I thought about making separate fields in tbl_PhoneNum for each primary key (of tbl_District, tbl_CableCo and tbl_Contacts). That way if the phone number was for a District, the ‘districtSysNum’ field in tbl_PhoneNum would contain the primary key value from district, and the other two foreign keys would be blank. I’m a little hesitant to do this because it seems like it would be error-prone. I guess I could write code in the forms to force the foreign keys in tbl_phoneNum to be mutually exclusive… But thinking as a computer engineer, having 3+ fields to hold foreign keys, in each record, each using space to hold a Long Integer, when you only need to store one key seems like a waste of memory. I know we’re talking bits for each record, but it will add up with many records.
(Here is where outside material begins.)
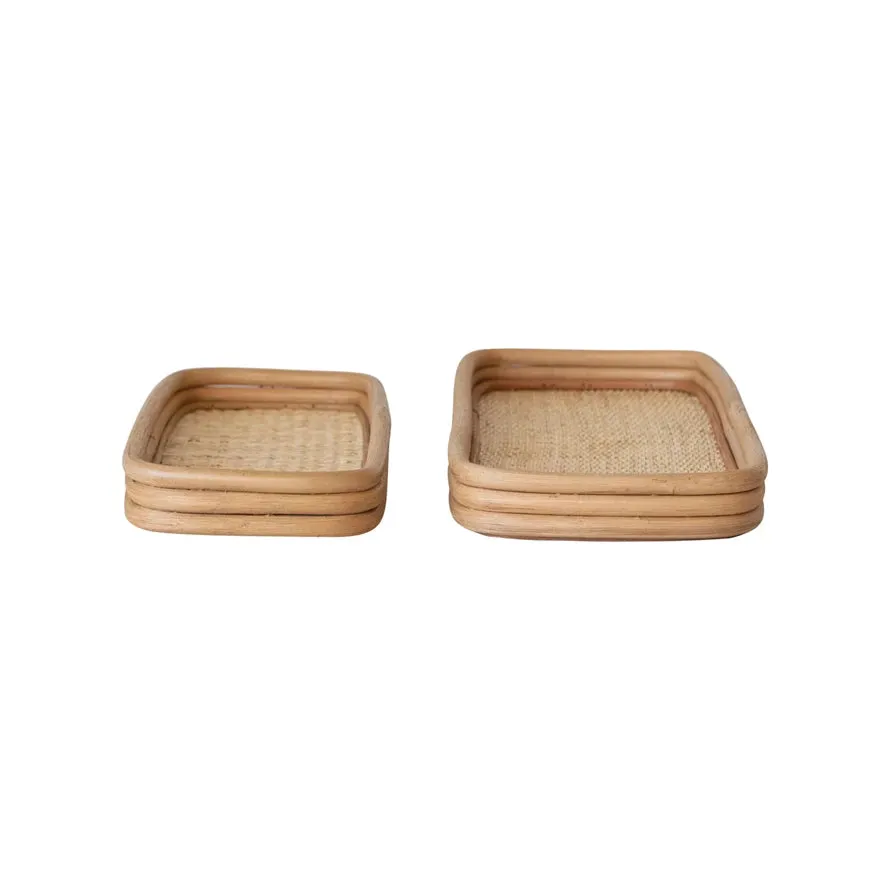 Decorative Trays | Hand-woven Rattan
In the past year that I’ve been working with databases, I’ve compacted 30MB of table to less than 20 simply by making string sizes only as long as needed (50 chars for a State name is wasteful when 2 will do) and making numbers sizes a Byte instead of Longs… but I digress.
The other idea, and probably the safest, would be to make separate tables, with the same fields and layout, for each level.
tbl_District
|--tbl_DistrictPhoneNum
|--tbl_DistrictContacts
|--tbl_DistrictContactsPhoneNum
tbl_CableCo
|--tbl_CableCoPhoneNum
|--tbl_CableCoContacts
|--tblCableCoContactsPhoneNum
….
I don’t really like that idea because then instead of 5 tables, you end up with 8 (actually more because I’ve left off several other tables linked to tbl_CableCo, some of which also would need their own contacts and phone numbers as well).
I guess the easiest way to describe what I want to do is to make a table (tbl_PhoneNum) a child of tbl_Contacts and also a child of tbl_District, while at the same time, tbl_Contacts is a child of tbl_District.
Does anybody have any ideas or suggestions on the best way to implement this?